Take the records below and set down exactly the lines from the one with "Vintage Chicago Bulls" to the one with "Cash out refinance", ends included; do not copy the pictures.

══ SUPPLIED MATERIAL

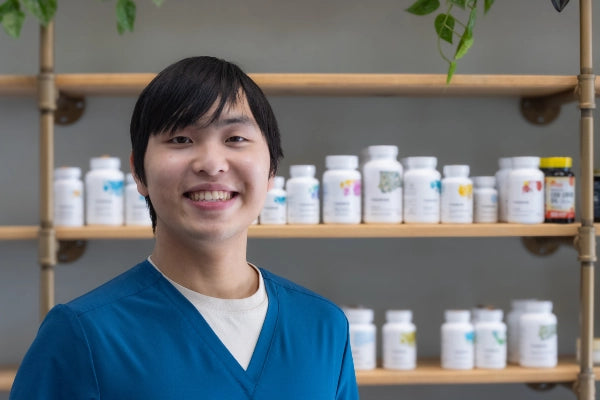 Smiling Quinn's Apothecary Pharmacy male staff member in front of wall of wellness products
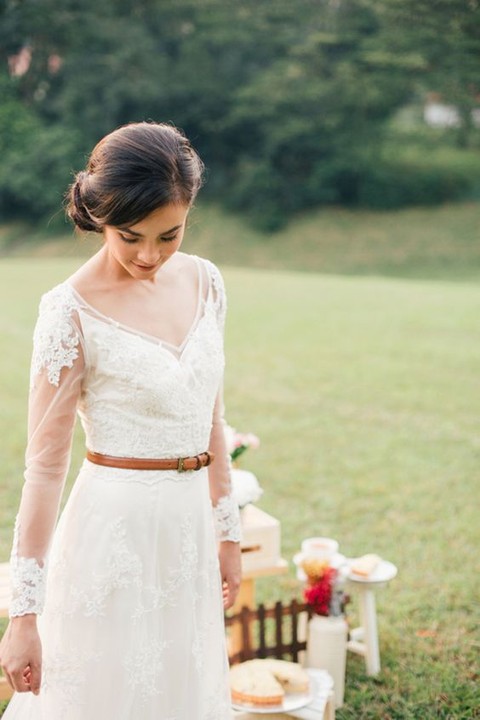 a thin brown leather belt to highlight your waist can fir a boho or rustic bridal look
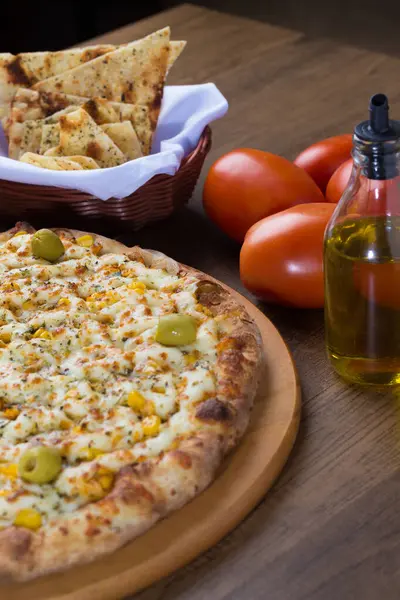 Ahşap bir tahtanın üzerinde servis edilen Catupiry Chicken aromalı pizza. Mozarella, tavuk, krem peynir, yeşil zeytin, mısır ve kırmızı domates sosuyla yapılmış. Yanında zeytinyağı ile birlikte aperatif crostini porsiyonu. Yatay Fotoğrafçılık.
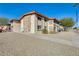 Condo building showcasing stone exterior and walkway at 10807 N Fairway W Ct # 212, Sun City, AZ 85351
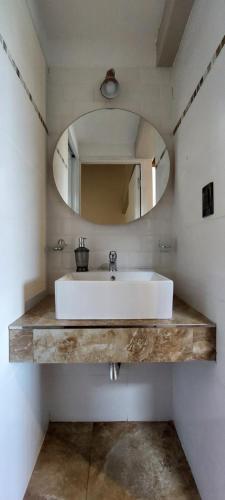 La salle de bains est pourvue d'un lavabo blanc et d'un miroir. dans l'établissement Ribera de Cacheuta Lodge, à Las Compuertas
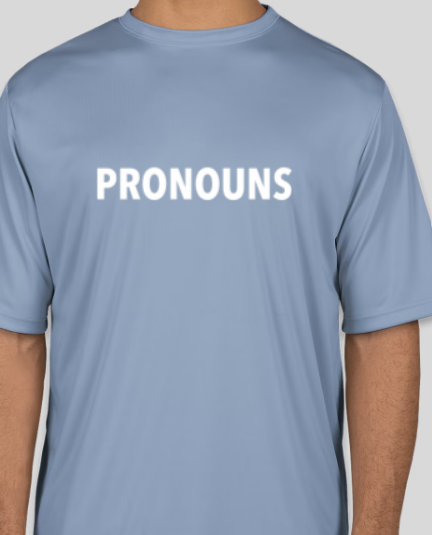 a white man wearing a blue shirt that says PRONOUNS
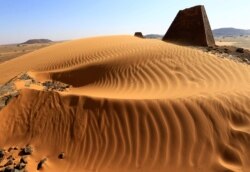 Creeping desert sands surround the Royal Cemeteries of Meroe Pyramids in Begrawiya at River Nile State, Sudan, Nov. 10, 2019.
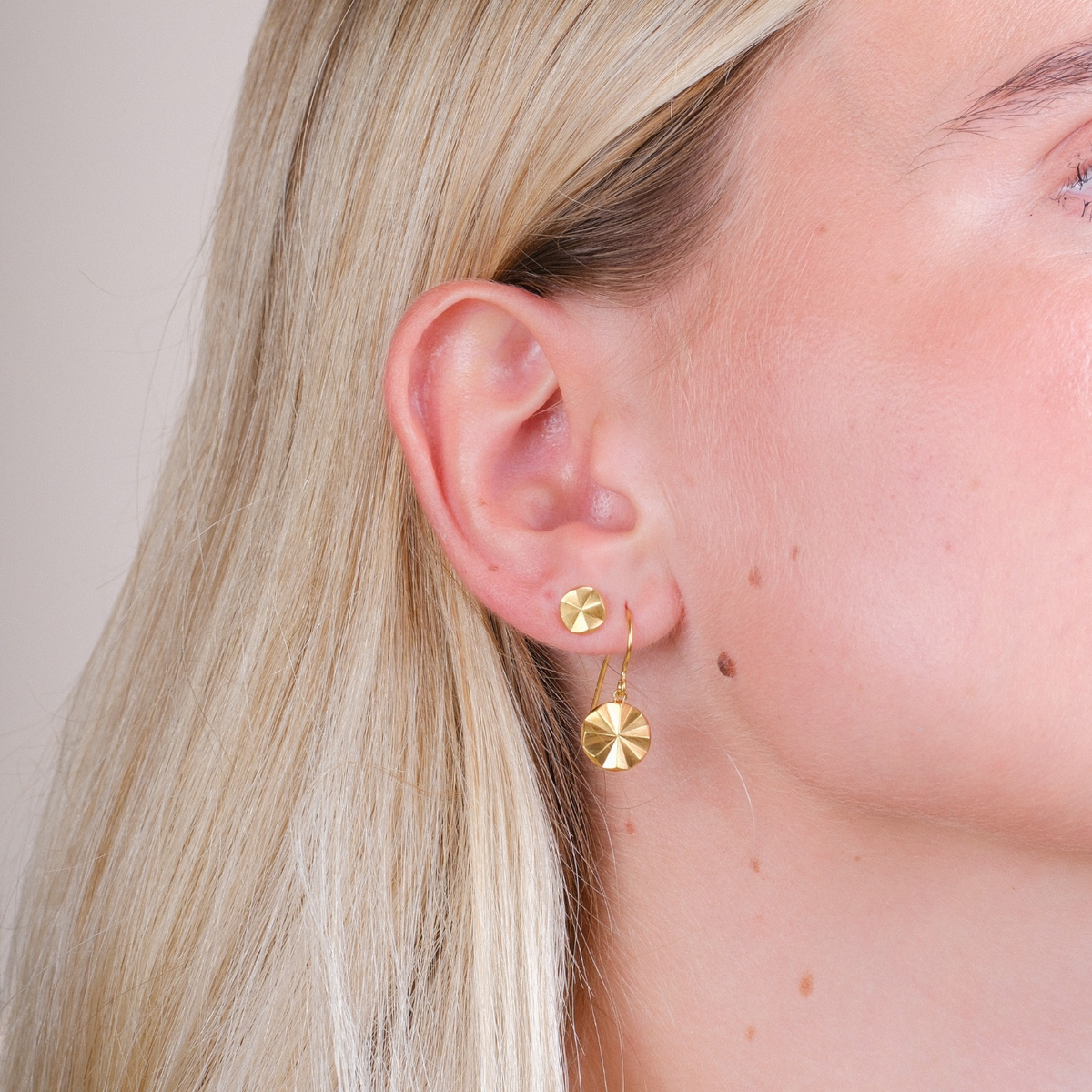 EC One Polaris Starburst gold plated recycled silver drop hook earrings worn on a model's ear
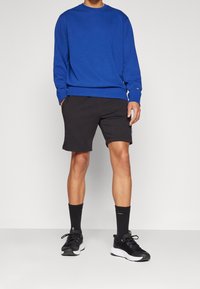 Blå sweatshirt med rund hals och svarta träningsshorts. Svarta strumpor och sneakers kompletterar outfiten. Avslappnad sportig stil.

════
══ SUPPLIED MATERIAL

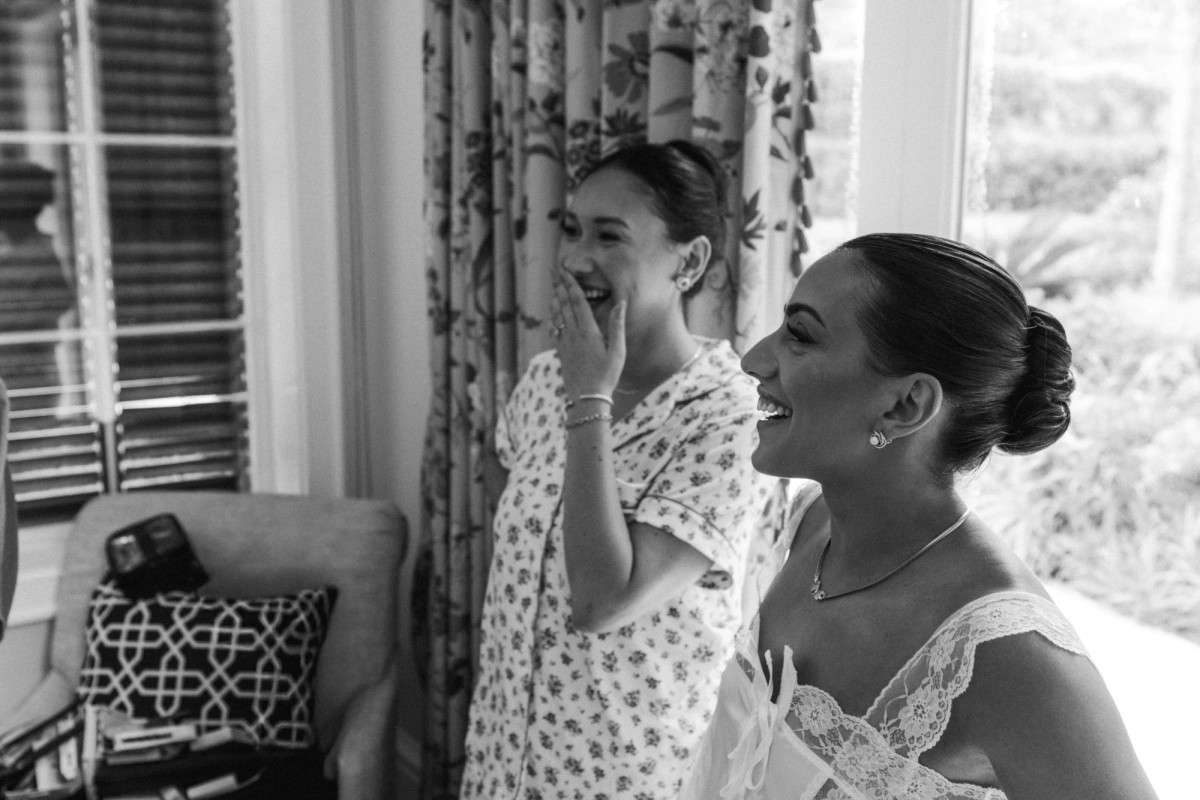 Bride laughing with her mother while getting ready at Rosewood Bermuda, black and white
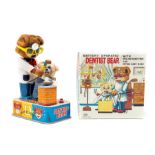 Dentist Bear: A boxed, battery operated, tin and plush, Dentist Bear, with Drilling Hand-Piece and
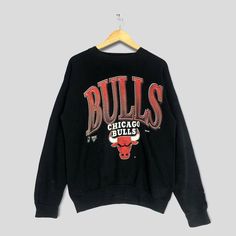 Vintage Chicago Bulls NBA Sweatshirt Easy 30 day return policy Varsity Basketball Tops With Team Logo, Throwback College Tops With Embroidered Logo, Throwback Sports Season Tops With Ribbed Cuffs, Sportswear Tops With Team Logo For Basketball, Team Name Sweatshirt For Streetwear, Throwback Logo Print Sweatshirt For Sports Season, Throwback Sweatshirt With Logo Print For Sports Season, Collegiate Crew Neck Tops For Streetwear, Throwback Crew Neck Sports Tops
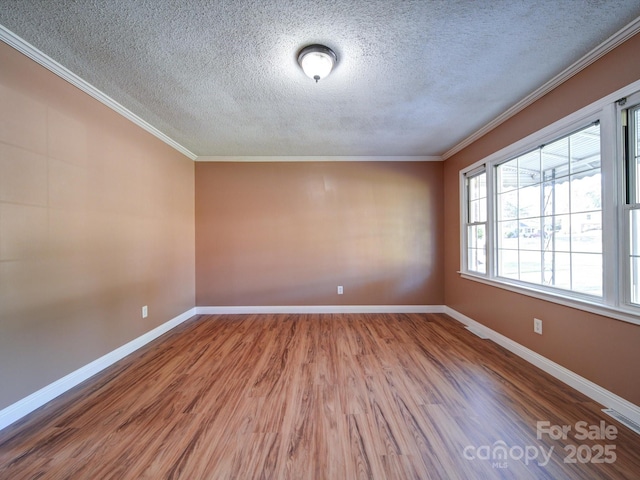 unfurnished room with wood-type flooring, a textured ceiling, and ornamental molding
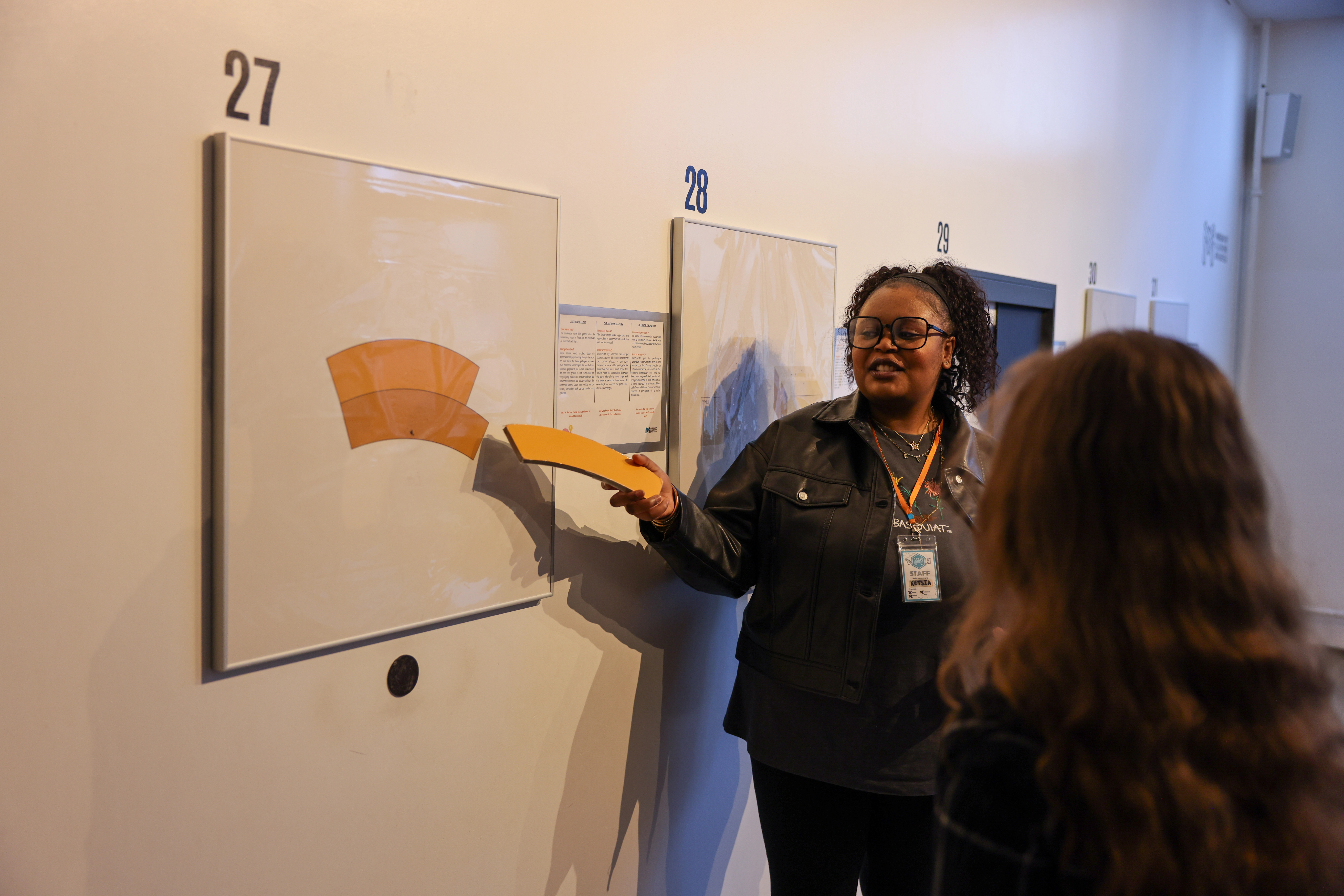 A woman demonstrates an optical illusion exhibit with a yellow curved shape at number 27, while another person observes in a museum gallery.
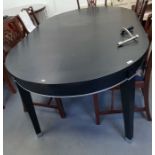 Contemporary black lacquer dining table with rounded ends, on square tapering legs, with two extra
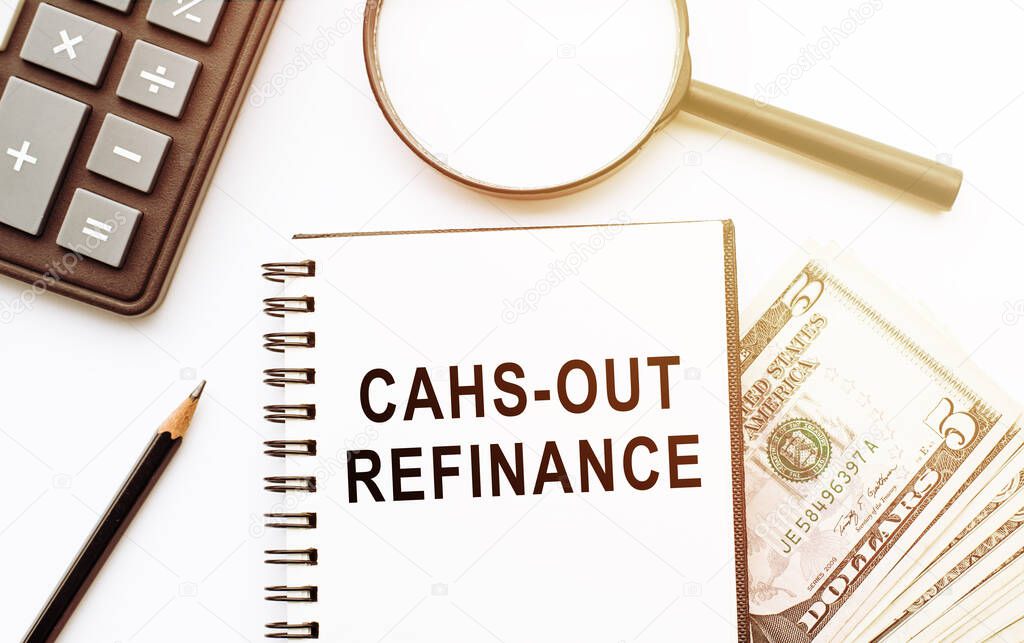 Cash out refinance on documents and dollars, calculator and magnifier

════
══ SUPPLIED MATERIAL

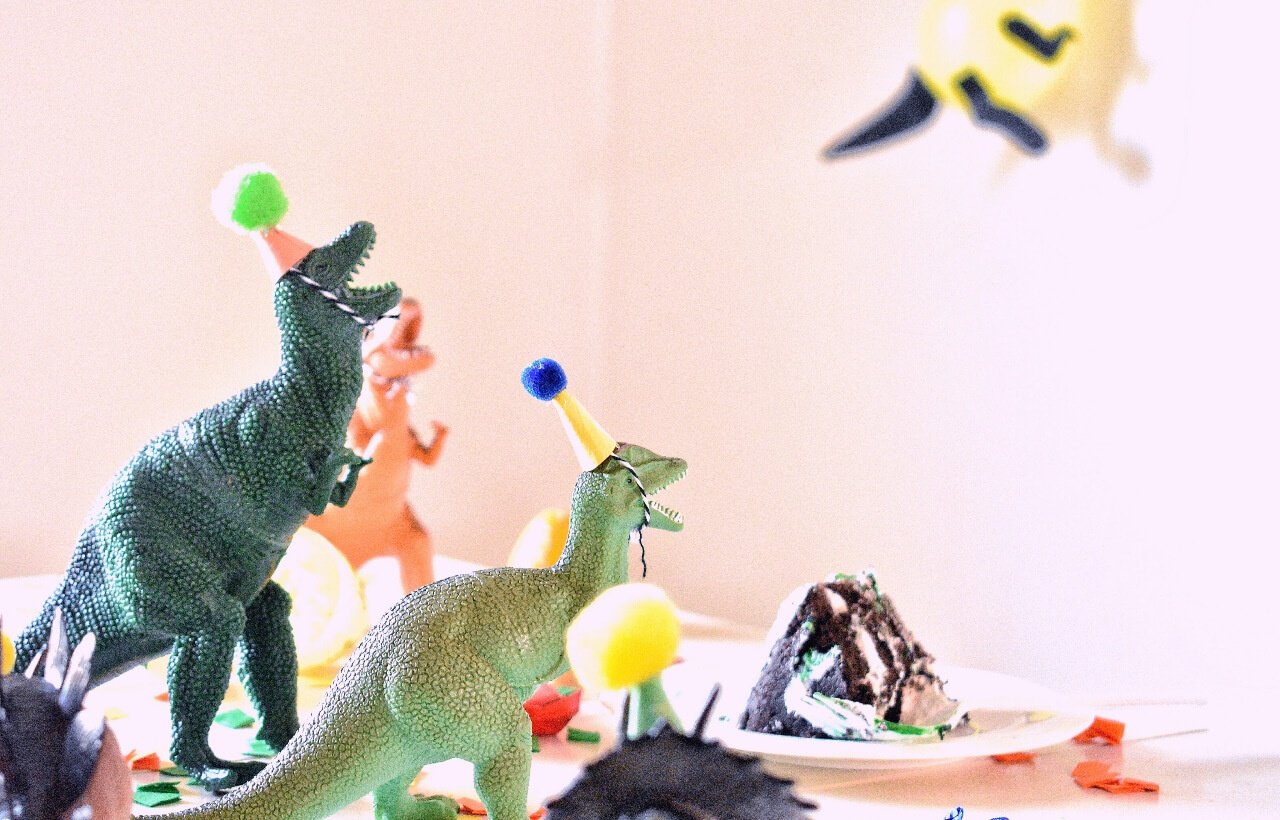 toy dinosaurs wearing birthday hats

════

• **SOLUTION FOR THIS TASK**:
 Vintage Chicago Bulls NBA Sweatshirt Easy 30 day return policy Varsity Basketball Tops With Team Logo, Throwback College Tops With Embroidered Logo, Throwback Sports Season Tops With Ribbed Cuffs, Sportswear Tops With Team Logo For Basketball, Team Name Sweatshirt For Streetwear, Throwback Logo Print Sweatshirt For Sports Season, Throwback Sweatshirt With Logo Print For Sports Season, Collegiate Crew Neck Tops For Streetwear, Throwback Crew Neck Sports Tops
 unfurnished room with wood-type flooring, a textured ceiling, and ornamental molding
 A woman demonstrates an optical illusion exhibit with a yellow curved shape at number 27, while another person observes in a museum gallery.
 Contemporary black lacquer dining table with rounded ends, on square tapering legs, with two extra
 Cash out refinance on documents and dollars, calculator and magnifier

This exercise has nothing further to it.